He put his hand on my arm, and I nodded, raising the leather bag above my head. Brian did the same with the pack he carried. We’d both taken our boots off and hung them over our shoulders.

The water was frigid, the bottom rockier than I’d imagined, and I had to struggle to keep my balance. It wasn’t far to the shore, twenty meters at most. Already some of our shipmates had reached land and were scrambling across the beach, disappearing into the dark scrub and up the rocky bluffs on the other side of the sand.

“You okay?” Brian asked, looking over at me.

“Fine.” I shivered, my chest half-submerged.

“Don’t think about the cold,” he said. “You’re almost there.”

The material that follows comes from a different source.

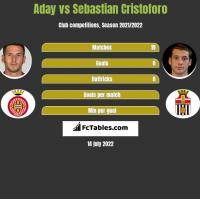 Aday vs Sebastian Cristoforo h2h player stats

I nodded and closed my eyes briefly, my bare toes fumbling blindly ahead. But in truth I wasn’t thinking about the cold. For the first time that I could remember, I was thinking about my past, about my mother, her face in the darkness above my bed at night, her pale, aqueous body suspended in the blue of an ocean, her arms and legs treading water. I was thinking about Paris as well, about the distance between us and the tearoom near St.-Julien-le-Pauvre, about what we would find when we got there. For the first time that I could remember, my own purpose seemed certain as the day to come.

When we finally staggered up onto the beach, Brian set his pack down and pulled what looked like a cell phone from the front pocket.

“GPS,” he explained. He hit a button, and the small screen phosphoresced. “The captain said there’d be a village not far from here, but I want to make sure.”

The last of the men from the boat crossed the sand in front of us and disappeared, fading into the darkness and scrub as if he had never existed. I brushed the sand from my feet and started to put on my boots.

“It looks like about five kilometers to Bolonia,” he said. “We can get a room and get cleaned up.”

I nodded, clamping my jaw shut to keep my teeth from chattering.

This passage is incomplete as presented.